Boy, it’s great to play on PC, isn’t it? It’s like the medieval Baghdad of videogames: everything from everywhere eventually passes through here, with all sorts of so-called exclusives from both sides of the Sony/Microsoft divide making the leap to our neutral platform of choice. Nintendo remains in its well-fortified compound, I suppose, but some things never change.
And following a recent Q&A at a Sony financial results briefing (imperfect transcript here), it sounds like things might be getting even better for us when it comes to PlayStation games arriving on PC. Sony president and PlayStation chairman Hiroki Totoki was asked about the corporation’s plans to improve its bottom line, and he had a clear answer: more first-party Sony games on non-Sony platforms like PC.
Noting that cost of manufacturing consoles is going up, eating into Sony’s profit margins on every PS5 sold, Totoki said that one potential profit driver was “first-party title generation,” business-speak for Sony’s in-house games like Spider-Man and God of War. “In the past, as you all know, we wanted to popularise consoles, and a first-party title’s main purpose was to make the console popular.”

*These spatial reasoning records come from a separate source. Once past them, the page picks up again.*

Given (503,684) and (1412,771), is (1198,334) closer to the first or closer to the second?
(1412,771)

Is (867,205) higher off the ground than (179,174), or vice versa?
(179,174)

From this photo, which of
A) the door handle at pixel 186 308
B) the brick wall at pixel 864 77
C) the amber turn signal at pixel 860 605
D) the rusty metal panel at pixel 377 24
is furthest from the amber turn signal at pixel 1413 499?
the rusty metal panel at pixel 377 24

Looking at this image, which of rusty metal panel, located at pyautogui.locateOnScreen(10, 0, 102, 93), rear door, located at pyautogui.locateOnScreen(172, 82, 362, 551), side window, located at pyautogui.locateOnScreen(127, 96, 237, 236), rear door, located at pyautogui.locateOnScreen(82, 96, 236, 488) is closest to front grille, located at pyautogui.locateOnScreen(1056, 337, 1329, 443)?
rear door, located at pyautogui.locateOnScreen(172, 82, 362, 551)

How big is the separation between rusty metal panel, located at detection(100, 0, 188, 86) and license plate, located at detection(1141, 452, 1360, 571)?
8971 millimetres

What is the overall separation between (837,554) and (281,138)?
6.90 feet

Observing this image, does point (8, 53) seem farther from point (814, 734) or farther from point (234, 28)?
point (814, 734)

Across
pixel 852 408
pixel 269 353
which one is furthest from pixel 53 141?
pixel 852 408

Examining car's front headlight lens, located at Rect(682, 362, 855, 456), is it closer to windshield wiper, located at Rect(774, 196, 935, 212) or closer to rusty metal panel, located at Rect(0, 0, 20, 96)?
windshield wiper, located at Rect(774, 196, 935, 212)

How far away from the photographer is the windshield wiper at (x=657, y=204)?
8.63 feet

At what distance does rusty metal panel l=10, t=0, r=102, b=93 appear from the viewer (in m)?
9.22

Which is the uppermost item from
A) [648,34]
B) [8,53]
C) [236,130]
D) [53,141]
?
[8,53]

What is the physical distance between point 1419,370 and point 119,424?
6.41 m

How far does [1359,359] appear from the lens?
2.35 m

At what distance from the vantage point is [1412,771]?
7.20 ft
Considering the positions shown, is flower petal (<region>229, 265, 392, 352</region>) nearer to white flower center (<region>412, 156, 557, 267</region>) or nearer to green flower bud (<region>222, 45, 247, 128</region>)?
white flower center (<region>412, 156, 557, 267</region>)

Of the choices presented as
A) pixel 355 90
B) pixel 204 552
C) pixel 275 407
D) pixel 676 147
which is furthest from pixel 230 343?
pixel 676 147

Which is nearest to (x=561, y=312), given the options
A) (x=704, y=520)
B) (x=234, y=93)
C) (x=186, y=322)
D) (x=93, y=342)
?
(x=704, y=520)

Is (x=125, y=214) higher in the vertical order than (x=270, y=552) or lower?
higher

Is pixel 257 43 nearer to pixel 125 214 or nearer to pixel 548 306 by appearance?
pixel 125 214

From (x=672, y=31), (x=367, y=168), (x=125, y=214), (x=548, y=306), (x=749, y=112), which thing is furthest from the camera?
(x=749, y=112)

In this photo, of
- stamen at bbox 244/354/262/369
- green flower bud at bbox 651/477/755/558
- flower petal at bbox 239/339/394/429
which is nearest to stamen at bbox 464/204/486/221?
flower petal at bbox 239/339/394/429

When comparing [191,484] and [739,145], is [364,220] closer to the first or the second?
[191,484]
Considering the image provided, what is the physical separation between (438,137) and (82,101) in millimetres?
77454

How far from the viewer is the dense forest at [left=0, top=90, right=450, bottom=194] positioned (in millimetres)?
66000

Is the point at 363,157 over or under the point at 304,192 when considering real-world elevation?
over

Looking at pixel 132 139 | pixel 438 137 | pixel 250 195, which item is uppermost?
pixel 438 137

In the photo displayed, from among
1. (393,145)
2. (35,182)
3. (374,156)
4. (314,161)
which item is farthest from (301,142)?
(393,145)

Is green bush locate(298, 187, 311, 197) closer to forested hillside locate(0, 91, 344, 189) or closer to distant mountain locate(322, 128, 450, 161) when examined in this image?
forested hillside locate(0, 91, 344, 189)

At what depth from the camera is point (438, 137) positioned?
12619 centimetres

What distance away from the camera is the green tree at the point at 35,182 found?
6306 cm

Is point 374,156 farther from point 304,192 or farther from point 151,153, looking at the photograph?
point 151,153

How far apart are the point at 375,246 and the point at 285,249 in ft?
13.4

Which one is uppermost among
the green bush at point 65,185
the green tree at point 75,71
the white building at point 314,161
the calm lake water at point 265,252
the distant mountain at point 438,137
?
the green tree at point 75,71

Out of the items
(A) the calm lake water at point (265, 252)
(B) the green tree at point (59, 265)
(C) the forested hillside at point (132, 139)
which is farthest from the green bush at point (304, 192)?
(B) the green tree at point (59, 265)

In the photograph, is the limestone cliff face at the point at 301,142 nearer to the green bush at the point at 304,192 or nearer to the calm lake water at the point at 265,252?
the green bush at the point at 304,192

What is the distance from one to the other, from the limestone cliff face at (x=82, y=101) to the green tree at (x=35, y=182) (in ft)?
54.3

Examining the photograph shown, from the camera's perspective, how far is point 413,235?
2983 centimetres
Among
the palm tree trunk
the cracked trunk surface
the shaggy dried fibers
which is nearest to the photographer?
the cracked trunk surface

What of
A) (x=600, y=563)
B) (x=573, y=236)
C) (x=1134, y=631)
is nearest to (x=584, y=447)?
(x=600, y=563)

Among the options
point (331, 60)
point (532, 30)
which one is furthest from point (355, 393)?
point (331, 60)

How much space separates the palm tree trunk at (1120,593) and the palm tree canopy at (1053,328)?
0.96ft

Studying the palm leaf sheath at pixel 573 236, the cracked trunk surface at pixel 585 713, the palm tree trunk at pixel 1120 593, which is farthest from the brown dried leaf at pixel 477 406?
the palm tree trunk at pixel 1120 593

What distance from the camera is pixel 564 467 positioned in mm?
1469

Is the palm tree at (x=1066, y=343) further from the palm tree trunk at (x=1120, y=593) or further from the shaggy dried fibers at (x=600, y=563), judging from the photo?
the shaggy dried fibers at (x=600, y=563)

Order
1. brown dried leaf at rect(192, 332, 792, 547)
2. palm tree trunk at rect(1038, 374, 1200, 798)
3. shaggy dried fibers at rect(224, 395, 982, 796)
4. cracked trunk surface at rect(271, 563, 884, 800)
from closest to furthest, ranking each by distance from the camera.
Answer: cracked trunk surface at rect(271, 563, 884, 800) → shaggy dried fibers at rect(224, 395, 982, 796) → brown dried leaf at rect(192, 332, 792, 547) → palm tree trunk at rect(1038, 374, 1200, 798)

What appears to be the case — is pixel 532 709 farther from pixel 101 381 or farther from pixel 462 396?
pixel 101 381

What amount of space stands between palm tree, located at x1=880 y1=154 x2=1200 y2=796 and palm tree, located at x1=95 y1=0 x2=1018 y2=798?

“But there is a synergy to it,” continued Totoki, “If we have strong first-party content, not only with our console, but also other platforms like computers, the first-party can be grown with multi-platform, and that can help operating profit to improve. So that’s another one we want to proactively work on… we’d like to go aggressive on improving our margin performance.”
Well, isn’t that interesting? To be sure, it’s no surprise that Sony’s happy with the performance of its games on PC (to the extent that Totoki specifically called out “computers” in his answer): the corporation is making a ton of money off them, after all. But words like “proactive” and “aggressive” make it sound like PlayStation might be ready to narrow the gap between its games’ console releases and their subsequent PC versions.
In the past, Sony bosses have said PC players can expect to wait “two or three years” between a game hitting PlayStation and coming to PC, but with the recent stonking success of Helldivers 2 and its simultaneous release on PS5 and Steam, I have to wonder if Sony isn’t thinking very hard about the extent to which it can close that gap (without infuriating PlayStation fans who forked over the money for their console and the timed exclusives thereon, anyway).
Sony is, of course, not alone in asking itself these questions. Xbox boss Phil Spencer is set to address the faithful in a podcast later today, where he’s widely expected to announce some kind of seismic shift in Microsoft’s gaming strategy, possibly in the form of Xbox games on PlayStation.
If, as Totoki says, the margins in the console business are just getting narrower, the big numbers its PC releases keep spitting out must look better than ever. Perhaps it won’t be too long before releases like Helldivers are the norm and not the exception. Heck, maybe we’ll finally even get Bloodb- no. No. I’m sorry. I can’t even joke about it at this point. Some things are just too good to ever happen.